How To Handle Your Partner's Health Problems


How To Handle Your Partner's Health Problems
Dating with disease calls on extraordinary compassion and support from a partner.

Andersen-Tawil Syndrome, a rare genetic disorder, causes muscle weakness, heart irregularities and attacks of full blown paralysis. During an attack, I am fully conscious, can hear and feel everything, I just can't move; I literally look dead. It is a very scary thing to witness one of these attacks for the first time. My daughter and co-workers are used to the attacks having seen them many times and knowing what to expect and what to do.
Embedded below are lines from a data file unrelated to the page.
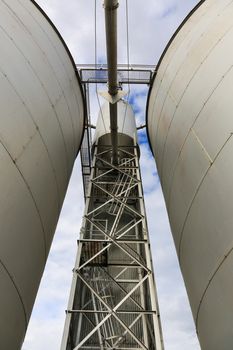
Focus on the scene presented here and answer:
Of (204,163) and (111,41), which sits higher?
(111,41)

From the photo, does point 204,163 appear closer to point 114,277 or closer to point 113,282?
point 113,282

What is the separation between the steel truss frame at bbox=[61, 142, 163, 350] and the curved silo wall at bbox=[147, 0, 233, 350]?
5.11ft

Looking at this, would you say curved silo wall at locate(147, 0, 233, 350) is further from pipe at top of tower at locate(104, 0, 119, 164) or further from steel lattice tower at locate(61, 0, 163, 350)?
pipe at top of tower at locate(104, 0, 119, 164)

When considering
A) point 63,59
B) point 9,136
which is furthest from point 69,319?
point 63,59

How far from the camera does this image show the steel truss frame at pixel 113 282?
7.84 metres

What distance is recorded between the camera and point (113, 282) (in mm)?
10930

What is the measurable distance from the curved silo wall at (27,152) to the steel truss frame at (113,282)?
1.38 m

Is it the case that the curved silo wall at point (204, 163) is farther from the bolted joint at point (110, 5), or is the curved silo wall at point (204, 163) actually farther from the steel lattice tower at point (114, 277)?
the bolted joint at point (110, 5)

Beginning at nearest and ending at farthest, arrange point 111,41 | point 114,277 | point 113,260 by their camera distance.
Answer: point 111,41 < point 114,277 < point 113,260

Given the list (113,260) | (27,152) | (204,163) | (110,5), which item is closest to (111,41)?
(110,5)

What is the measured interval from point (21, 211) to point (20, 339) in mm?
2602

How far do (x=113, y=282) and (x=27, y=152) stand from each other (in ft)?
19.9

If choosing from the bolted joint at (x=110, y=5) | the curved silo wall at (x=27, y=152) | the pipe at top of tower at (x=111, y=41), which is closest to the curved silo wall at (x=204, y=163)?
the pipe at top of tower at (x=111, y=41)

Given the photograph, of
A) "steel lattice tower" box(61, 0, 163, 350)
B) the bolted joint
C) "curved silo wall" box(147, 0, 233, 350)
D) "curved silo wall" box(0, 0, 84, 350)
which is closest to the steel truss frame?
"steel lattice tower" box(61, 0, 163, 350)
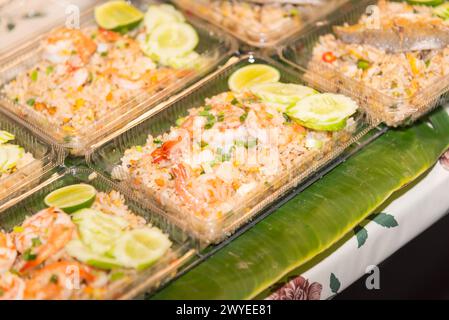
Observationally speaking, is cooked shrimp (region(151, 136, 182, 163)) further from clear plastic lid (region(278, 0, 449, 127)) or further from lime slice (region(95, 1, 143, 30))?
lime slice (region(95, 1, 143, 30))

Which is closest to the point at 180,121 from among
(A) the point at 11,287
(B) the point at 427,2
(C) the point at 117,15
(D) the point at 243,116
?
(D) the point at 243,116

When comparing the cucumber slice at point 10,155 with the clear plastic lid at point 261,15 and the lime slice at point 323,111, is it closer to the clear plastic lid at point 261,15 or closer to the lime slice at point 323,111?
the lime slice at point 323,111

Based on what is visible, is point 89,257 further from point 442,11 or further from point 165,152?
point 442,11

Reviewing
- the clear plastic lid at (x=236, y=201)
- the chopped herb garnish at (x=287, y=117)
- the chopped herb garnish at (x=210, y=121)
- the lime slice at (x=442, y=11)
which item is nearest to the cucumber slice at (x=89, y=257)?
the clear plastic lid at (x=236, y=201)

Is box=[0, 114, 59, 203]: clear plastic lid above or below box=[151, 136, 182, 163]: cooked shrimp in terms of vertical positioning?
below

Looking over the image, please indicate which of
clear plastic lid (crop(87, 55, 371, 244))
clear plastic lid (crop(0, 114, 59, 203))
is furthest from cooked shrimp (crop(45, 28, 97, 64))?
clear plastic lid (crop(87, 55, 371, 244))

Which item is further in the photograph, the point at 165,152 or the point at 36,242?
the point at 165,152
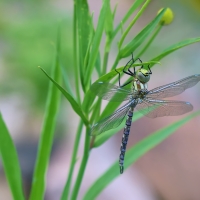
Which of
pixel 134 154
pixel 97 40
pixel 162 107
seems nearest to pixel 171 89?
pixel 162 107

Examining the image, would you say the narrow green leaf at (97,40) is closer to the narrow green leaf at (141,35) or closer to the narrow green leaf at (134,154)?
the narrow green leaf at (141,35)

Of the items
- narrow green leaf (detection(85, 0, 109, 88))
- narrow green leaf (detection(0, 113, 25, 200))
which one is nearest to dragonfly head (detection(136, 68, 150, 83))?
narrow green leaf (detection(85, 0, 109, 88))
In February 2007, I met a man who turned out to be an angel. As we began dating, I was upfront with him about my disease, what happens and what to expect. Yet, I still dreaded the day he would witnessed an attack. I was sure he would decide it was too much for him to deal with. Fortunately, I was wrong.


When the inevitable finally came, I was home with my daughter and boyfriend. The attack came on fast, but he never panicked. He watched and listened as my daughter administered my life-saving potassium and explained to him to watch for signs that my esophagus and diaphragm were paralyzed, both indicators that a trip to the ER was necessary. I could hear him asking her all kinds of questions, never with a sense of panic in his voice. He knelt at the side of the bed holding my hand, speaking softly and reassuring me that I was doing fine and that he and my daughter had things under control. He stayed there for an hour before I finally started coming around and moving again.

After witnessing the attack, he researched online to learn everything he could about Andersen-Tawil Syndrome. He knew I belonged to an online support group, so he got online and asked a lot of questions. He wanted to know this disease inside and out, at least what there was to know about it.

That was the first of many attacks as well as other serious mental and physical health issues, yet he still continued to love me, support me and encourage me. He gets frustrated sometimes, but it is mainly because he can't do anything about my disease. He is over-protective at times, at least in my opinion, reminding me when I am having a good day not to overdo it, to slow down and rest more. He's had plenty of opportunity to run, but he hasn't. In fact, we got married.